Attentismus ist zu beobachten, wenn für die betroffenen Wirtschaftssubjekte vorteilhafte Regelungen (Gesetze, Maßnahmen der Zentralbank) in Zukunft eingeführt oder nachteilige entfallen sollen. Um in den Genuss dieser Regelungen zu gelangen, müssen ohnehin geplante Entscheidungen hinausgeschoben werden. Betroffene Wirtschaftssubjekte sind die Privathaushalte, Unternehmen und der Staat mit seinen Untergliederungen (öffentliche Verwaltung, Staatsunternehmen, Kommunalunternehmen). Attentismus gibt es auf allen Märkten, auf denen die Marktpreise oder Marktzinsen schwanken. Die Börsen kennen den Attentismus durch Marktteilnehmer, die zwar die Börse beobachten, aber abwarten und nicht in die Marktentwicklung eingreifen.

Aufgaben ->
A - Beantworten Sie anhand des Textauszugs zum Attentismus diese Fragen:
(i) Unter welcher Voraussetzung ist Attentismus zu beobachten?
(ii) Auf welchen Märkten gibt es Attentismus?
(iii) Wie verhalten sich die Marktteilnehmer an der Börse, die den Attentismus ausmachen?
B - Zählen Sie alle betroffenen Wirtschaftssubjekte auf, die der Textauszug zum Attentismus nennt.

Gespeicherte Daten ->

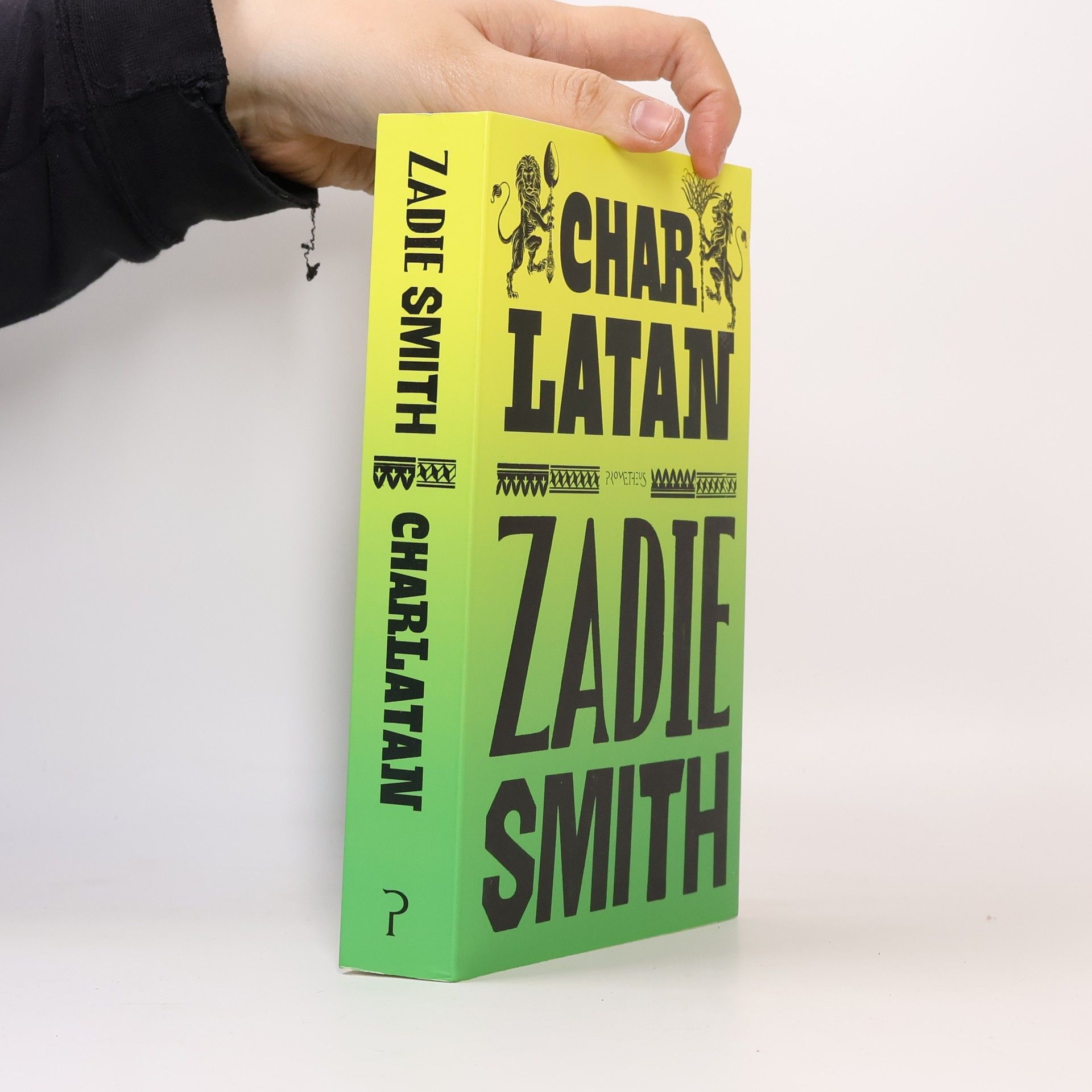 Zadie Smith Charlatan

Lösungen ->
A -
(i) Attentismus ist zu beobachten, wenn für die betroffenen Wirtschaftssubjekte vorteilhafte Regelungen wie Gesetze oder Maßnahmen der Zentralbank in Zukunft eingeführt werden oder nachteilige entfallen sollen.
(ii) Es gibt ihn auf allen Märkten, auf denen die Marktpreise oder Marktzinsen schwanken.
(iii) Sie beobachten zwar die Börse, warten aber ab und greifen nicht in die Marktentwicklung ein.

B - Privathaushalte, Unternehmen und der Staat mit seinen Untergliederungen